Sports betting could be legal in Maine before the end of the week – that is, unless the state’s Democratic Gov. Janet Mills opts to veto a bill passed by the legislature back in June.
Should Mills put pen to paper by Friday’s deadline – or even choose to do nothing and let the bill lapse into law – the state’s two casinos, sole racetrack, four off-track betting parlors, and four federally recognized tribal communities would soon be eligible to apply for sports betting licenses.
The bill would also create a free market for out-of-state mobile sports books like FanDuel and DraftKings, which – uniquely so far in the US – would not be required to partner with an existing land-based gaming licensee to enter the market.
That, along with a reasonably industry-friendly tax rate of 16 percent on gross gaming revenue, may attract international operators that might have otherwise been dissuaded by limitations of market size.
Tribes To Get a Break?
The inclusion of Maine’s tribal communities is also significant.

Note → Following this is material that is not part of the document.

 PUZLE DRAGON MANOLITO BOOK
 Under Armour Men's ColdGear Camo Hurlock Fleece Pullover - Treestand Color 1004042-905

The state’s federally recognized tribes get a raw deal when it comes to gaming in comparison with tribes in most US states.
This is largely down to the Maine Indian Claims Settlement Act (1980), which states that federal law does not apply to the tribes after the date of its enactment, unless the law in question specifically mentions Maine.
This has the effect of limiting tribal sovereignty and essentially freezing Maine tribes out of the 1988 Indian Gaming Regulatory Act, which authorizes other Native American tribes to operate on-reservation class II gaming, such as electronic bingo, without state permission.
The tribes have long petitioned for their right to build gaming facilities, and at last the legislature has thrown them some crumbs in the form of retail sports betting. But will Mills sign?
Well, Will She?
Under normal circumstances, the governor of Maine has ten days to act on a bill once it is passed by the legislature. Lawmakers had hoped Mills would sign off on it in June.
But a clause in the state constitution also stipulates that if a governor takes no action and the legislature has adjoined for the year, and no special session has been scheduled — which is what happened in this case — then the governor’s decision is bumped to the next session.
The state legislature reconvenes on Wednesday, and Mills has three days to act.
She could have signed the bill in June – as she did a slew of other legislation – but she didn’t. On the bright side, she could also have vetoed it, but she didn’t do that either.
The suggestion is that Mills is concerned about gambling expansion in Maine and is reluctant to put her name to it. Pro-sports betting lawmakers are optimistic she will simply let the bill become law without adding her signature.